--- ФРАГМЕНТ ТЕКСТА ---
Таков был человек, написавший «Историю».

Теперь перейдем к самой его книге. И прежде всего, какой же период она обнимает? Начинается ли она с глубокой древности или, скажем, со времен Александра? Что это вообще за история – одной какой-нибудь страны, города или отдельных войн? Великий Фукидид, например, написал историю Пелопоннесской войны, Деметрий – Византийский, историю вторжения галлов в Азию, Тимей – историю Сицилии с древнейших времен, Ксенофонт – историю всей Эллады с того места, на котором кончил Фукидид. Какова же тема сочинения Полибия?

Великие 53 года

Мы живем в удивительное время, так начинает свой труд Полибий, и мы стали свидетелями необычайных событий. Весь мир, дотоле разрозненный, вдруг на наших глазах соединился и подпал единой власти римлян. Никогда раньше не было ничего подобного. И прежде существовали великие империи. Но их не сравнить с Римом. Сильна была держава персов, владевшая всей Азией. Но они с позором отступали всякий раз, как пытались вторгнуться в Европу. Македонцы завоевали Балканы и Персию. Но они подчинили лишь малую часть Европы. И, как теперь видно, «о наиболее воинственных народах Западной Европы не имели даже понятия. Между тем римляне покорили своей власти почти весь известный мир, а не какие-нибудь его части, и подняли свое могущество на такую высоту, которая немыслима была для предков и не будет превзойдена потомками» (1, 2, 2–7). И случилось это за 53 года (221–168 гг.). Нет другого такого периода в истории, который вмещал бы столько великих событий, как эти 53 года (III, 1, 10).
--- ОТОБРАННЫЕ СТРОКИ ---
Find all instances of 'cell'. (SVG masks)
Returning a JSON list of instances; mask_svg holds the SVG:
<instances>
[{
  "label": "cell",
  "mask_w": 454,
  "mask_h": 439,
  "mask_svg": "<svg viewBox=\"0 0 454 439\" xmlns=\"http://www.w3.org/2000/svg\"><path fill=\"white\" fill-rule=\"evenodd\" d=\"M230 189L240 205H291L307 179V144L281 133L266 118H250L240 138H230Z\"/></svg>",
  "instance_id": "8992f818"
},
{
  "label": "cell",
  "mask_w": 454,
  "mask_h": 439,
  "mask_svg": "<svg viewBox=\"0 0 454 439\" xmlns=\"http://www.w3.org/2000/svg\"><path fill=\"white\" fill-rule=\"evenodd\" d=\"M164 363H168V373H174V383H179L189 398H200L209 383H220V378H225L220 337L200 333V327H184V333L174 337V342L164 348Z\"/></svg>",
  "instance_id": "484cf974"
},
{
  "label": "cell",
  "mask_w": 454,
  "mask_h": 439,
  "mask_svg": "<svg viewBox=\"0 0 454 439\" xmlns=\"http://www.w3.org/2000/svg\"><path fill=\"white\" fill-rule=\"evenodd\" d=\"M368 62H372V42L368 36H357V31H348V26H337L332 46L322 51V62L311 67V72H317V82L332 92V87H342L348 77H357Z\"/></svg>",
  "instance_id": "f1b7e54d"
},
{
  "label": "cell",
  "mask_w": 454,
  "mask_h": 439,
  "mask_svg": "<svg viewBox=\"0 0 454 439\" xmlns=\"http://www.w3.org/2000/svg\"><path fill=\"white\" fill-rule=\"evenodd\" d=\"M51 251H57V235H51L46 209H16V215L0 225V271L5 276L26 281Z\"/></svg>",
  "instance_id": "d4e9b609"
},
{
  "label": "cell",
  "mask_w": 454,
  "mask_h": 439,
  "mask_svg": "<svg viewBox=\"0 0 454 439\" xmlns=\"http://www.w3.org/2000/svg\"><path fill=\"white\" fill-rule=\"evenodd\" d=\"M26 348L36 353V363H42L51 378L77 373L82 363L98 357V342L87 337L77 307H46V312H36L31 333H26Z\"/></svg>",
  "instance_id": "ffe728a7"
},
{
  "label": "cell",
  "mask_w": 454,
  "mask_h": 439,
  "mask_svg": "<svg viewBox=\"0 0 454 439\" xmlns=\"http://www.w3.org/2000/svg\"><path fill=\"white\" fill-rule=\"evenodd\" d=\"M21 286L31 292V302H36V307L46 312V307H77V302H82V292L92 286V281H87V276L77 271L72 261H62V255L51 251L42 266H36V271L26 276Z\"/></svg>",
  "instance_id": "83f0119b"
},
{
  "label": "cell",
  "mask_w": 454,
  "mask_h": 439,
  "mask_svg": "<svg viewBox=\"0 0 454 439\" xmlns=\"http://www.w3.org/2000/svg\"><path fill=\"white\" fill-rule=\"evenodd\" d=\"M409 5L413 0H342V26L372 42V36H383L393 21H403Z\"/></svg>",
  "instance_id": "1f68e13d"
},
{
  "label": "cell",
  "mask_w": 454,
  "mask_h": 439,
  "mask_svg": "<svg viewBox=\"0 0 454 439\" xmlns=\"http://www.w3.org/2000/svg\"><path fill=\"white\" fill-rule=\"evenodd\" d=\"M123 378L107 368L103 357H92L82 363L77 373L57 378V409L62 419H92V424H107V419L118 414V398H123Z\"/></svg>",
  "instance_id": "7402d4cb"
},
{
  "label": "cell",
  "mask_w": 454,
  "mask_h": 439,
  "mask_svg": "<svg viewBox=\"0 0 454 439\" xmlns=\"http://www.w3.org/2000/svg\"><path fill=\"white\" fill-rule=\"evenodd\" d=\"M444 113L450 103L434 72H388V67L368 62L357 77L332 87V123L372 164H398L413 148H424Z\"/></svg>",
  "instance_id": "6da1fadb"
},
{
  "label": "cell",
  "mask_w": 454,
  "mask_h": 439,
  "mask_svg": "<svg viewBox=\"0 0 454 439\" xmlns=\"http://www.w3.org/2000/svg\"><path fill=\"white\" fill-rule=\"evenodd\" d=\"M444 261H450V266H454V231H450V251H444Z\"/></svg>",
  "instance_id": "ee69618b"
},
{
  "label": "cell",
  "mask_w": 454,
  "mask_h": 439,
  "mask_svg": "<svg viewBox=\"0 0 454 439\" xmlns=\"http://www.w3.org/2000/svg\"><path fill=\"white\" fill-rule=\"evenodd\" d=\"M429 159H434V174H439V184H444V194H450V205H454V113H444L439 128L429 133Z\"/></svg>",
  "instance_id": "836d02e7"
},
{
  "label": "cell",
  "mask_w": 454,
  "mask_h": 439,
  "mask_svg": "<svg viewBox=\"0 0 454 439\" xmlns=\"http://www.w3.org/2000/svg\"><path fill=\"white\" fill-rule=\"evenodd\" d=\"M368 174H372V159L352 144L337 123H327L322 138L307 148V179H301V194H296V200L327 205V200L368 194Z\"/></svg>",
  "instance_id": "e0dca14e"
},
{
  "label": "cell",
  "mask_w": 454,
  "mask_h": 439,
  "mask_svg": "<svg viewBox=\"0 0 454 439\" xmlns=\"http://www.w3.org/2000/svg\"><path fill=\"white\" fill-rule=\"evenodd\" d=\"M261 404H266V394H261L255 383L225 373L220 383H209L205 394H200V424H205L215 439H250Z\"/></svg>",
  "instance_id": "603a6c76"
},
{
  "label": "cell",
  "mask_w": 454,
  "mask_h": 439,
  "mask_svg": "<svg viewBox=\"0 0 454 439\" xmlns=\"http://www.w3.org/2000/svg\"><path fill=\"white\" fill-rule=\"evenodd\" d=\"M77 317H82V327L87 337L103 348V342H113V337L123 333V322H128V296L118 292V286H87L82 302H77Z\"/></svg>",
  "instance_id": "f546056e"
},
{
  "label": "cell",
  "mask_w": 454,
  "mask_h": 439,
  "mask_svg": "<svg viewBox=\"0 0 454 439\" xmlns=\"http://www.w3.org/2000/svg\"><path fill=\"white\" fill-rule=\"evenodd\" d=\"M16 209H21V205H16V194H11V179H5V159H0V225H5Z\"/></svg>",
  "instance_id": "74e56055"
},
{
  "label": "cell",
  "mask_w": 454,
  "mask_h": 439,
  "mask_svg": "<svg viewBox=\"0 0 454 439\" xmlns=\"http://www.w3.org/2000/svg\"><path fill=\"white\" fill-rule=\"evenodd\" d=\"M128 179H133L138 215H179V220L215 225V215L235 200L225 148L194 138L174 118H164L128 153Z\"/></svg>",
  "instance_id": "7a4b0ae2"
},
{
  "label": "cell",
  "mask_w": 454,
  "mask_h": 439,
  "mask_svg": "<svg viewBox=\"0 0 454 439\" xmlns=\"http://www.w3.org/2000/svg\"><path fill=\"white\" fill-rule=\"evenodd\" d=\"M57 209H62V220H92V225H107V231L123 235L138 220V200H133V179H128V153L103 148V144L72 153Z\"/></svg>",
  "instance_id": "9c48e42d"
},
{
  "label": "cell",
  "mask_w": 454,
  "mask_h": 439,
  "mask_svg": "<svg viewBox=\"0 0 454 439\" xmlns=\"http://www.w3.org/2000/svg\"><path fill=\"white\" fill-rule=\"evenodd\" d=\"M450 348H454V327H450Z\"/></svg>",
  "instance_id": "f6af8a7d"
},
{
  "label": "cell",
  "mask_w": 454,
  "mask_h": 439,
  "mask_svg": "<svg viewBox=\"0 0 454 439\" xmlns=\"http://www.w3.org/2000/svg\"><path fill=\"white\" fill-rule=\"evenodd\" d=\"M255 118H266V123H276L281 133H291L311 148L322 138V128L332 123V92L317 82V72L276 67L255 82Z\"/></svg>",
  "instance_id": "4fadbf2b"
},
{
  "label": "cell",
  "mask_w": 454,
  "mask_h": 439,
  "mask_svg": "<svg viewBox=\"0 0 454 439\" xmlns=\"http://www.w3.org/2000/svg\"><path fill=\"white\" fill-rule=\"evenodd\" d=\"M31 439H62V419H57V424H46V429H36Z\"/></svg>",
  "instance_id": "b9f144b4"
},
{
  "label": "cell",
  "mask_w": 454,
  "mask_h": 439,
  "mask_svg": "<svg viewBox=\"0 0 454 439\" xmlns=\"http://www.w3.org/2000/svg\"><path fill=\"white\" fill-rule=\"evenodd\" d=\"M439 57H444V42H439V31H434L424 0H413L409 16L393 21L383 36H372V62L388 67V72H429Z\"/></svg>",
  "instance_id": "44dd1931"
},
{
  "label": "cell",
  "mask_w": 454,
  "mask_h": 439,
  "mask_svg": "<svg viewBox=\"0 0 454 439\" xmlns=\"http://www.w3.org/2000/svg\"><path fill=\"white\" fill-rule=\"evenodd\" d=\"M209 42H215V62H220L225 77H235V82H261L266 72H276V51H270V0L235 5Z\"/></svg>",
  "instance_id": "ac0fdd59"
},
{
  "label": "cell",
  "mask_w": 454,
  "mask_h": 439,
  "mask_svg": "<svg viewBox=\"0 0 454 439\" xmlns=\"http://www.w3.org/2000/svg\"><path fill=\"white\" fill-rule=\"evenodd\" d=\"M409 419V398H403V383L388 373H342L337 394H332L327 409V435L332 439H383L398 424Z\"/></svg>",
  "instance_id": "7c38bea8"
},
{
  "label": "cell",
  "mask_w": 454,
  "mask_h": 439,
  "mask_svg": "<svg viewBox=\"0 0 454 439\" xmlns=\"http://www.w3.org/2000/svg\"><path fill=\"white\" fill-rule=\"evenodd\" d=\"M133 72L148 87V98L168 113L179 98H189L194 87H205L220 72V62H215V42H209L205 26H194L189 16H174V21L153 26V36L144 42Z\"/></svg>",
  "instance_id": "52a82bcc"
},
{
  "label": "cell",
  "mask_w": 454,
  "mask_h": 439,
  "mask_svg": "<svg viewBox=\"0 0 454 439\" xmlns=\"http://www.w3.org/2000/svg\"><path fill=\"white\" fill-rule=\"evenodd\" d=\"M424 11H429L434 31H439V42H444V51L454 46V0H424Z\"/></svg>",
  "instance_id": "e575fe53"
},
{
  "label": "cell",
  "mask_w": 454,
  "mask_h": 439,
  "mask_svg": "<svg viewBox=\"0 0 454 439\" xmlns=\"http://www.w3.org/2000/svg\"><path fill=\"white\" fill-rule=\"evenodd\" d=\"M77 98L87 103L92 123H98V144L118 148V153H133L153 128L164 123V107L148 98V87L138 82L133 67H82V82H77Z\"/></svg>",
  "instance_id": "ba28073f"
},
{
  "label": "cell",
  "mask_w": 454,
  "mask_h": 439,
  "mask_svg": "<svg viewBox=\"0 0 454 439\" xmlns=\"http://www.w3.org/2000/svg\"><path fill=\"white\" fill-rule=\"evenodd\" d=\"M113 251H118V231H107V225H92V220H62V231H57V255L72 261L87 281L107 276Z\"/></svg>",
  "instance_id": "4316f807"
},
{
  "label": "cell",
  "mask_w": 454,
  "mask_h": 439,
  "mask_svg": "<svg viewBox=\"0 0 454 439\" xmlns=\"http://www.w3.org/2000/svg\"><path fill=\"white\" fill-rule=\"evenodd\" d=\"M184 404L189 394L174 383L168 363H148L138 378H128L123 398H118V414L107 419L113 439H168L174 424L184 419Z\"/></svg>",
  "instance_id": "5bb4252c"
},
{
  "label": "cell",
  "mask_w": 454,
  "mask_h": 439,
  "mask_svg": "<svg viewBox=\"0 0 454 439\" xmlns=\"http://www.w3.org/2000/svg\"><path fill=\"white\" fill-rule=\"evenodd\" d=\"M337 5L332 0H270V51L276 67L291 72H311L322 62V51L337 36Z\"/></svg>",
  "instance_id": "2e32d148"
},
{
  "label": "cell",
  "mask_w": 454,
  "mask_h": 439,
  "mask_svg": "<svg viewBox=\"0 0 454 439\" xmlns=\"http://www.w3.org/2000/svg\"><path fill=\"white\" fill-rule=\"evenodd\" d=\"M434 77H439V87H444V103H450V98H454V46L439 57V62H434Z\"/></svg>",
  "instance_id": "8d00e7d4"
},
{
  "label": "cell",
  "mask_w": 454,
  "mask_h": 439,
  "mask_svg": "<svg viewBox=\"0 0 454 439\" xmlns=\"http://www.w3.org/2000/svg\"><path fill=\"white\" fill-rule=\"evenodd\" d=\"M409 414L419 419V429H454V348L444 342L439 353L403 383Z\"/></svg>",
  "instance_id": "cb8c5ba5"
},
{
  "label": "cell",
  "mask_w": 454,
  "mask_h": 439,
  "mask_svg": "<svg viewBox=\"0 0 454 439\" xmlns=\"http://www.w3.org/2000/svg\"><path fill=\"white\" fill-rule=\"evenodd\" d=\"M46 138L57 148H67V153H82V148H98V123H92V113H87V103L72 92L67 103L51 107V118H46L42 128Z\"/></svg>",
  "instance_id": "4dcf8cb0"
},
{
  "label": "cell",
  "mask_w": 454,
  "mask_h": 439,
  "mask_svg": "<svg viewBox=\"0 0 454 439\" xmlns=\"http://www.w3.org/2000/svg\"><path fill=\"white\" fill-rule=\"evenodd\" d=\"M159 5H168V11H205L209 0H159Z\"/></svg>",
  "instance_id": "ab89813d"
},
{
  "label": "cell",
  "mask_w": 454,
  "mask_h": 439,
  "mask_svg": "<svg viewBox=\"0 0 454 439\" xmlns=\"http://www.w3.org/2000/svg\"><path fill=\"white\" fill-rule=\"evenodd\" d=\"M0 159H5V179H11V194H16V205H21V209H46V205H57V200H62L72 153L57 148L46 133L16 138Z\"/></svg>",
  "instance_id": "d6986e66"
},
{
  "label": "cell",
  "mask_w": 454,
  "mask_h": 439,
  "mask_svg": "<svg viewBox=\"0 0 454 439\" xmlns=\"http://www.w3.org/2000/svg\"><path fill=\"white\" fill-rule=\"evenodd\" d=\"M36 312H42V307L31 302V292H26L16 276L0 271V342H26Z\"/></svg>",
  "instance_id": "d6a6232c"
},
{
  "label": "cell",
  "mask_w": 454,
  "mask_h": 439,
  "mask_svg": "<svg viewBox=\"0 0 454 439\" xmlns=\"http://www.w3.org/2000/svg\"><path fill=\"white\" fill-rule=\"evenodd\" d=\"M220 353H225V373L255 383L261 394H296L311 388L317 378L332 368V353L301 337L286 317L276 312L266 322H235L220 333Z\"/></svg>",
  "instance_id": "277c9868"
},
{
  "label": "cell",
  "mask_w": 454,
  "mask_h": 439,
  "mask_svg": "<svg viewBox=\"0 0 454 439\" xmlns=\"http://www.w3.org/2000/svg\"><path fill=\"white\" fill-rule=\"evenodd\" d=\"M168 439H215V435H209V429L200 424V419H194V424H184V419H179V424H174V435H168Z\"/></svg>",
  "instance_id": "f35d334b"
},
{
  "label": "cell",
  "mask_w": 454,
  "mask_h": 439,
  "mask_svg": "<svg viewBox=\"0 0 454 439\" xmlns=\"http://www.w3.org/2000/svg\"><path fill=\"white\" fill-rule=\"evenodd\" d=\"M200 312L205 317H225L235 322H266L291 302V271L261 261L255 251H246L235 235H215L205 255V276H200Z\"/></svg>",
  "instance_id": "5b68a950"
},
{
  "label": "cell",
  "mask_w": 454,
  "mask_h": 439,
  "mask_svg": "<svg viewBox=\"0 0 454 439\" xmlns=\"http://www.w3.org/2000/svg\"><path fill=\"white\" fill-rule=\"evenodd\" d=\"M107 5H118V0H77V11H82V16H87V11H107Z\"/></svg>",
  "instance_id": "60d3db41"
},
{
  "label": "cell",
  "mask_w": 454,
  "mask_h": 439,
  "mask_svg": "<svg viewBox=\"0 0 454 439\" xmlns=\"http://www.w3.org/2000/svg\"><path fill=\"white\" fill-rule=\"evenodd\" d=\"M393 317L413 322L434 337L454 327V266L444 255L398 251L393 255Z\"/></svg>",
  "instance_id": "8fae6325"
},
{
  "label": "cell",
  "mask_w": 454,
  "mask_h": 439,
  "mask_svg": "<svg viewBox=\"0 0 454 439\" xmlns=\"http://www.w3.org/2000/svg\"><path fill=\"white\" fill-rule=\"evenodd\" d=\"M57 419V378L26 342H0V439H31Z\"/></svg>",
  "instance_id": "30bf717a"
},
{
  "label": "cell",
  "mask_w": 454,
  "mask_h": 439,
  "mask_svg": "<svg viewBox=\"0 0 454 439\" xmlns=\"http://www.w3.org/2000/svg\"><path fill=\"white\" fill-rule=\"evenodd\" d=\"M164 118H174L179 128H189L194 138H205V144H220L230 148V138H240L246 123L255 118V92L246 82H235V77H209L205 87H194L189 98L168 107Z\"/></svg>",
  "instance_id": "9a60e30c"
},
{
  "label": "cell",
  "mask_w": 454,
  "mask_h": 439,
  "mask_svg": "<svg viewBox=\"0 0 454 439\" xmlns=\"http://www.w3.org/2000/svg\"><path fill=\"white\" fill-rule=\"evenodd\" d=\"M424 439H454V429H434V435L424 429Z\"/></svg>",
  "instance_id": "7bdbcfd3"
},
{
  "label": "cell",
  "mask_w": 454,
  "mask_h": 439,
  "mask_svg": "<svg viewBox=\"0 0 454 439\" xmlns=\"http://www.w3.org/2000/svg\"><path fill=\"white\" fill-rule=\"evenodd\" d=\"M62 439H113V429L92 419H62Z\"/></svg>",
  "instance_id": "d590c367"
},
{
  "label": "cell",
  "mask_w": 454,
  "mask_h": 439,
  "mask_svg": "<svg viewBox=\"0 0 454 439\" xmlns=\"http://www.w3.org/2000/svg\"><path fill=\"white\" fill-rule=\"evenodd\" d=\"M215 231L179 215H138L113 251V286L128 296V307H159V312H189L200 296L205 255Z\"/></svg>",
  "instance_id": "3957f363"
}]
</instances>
---
__ФОРМУЛИРОВКА ЗАДАНИЯ A__
Выпишите из отрывка о труде Полибия всё, начиная со слов «Таков был человек, написавший» и вниз до слов «тема сочинения Полибия?».
__ФОРМУЛИРОВКА ЗАДАНИЯ B__
Ответьте на вопросы по отрывку о труде Полибия:
(i) Историю чего написал Тимей?
(ii) Какой частью света владела держава персов?
(iii) За какие годы, по словам Полибия, римляне покорили почти весь известный мир?

__ПОЛНЫЙ ОТВЕТ A__
Таков был человек, написавший «Историю».

Теперь перейдем к самой его книге. И прежде всего, какой же период она обнимает? Начинается ли она с глубокой древности или, скажем, со времен Александра? Что это вообще за история – одной какой-нибудь страны, города или отдельных войн? Великий Фукидид, например, написал историю Пелопоннесской войны, Деметрий – Византийский, историю вторжения галлов в Азию, Тимей – историю Сицилии с древнейших времен, Ксенофонт – историю всей Эллады с того места, на котором кончил Фукидид. Какова же тема сочинения Полибия?

__ПОЛНЫЙ ОТВЕТ B__
(i) Историю Сицилии с древнейших времен.
(ii) Всей Азией.
(iii) За 53 года, с 221 по 168 г.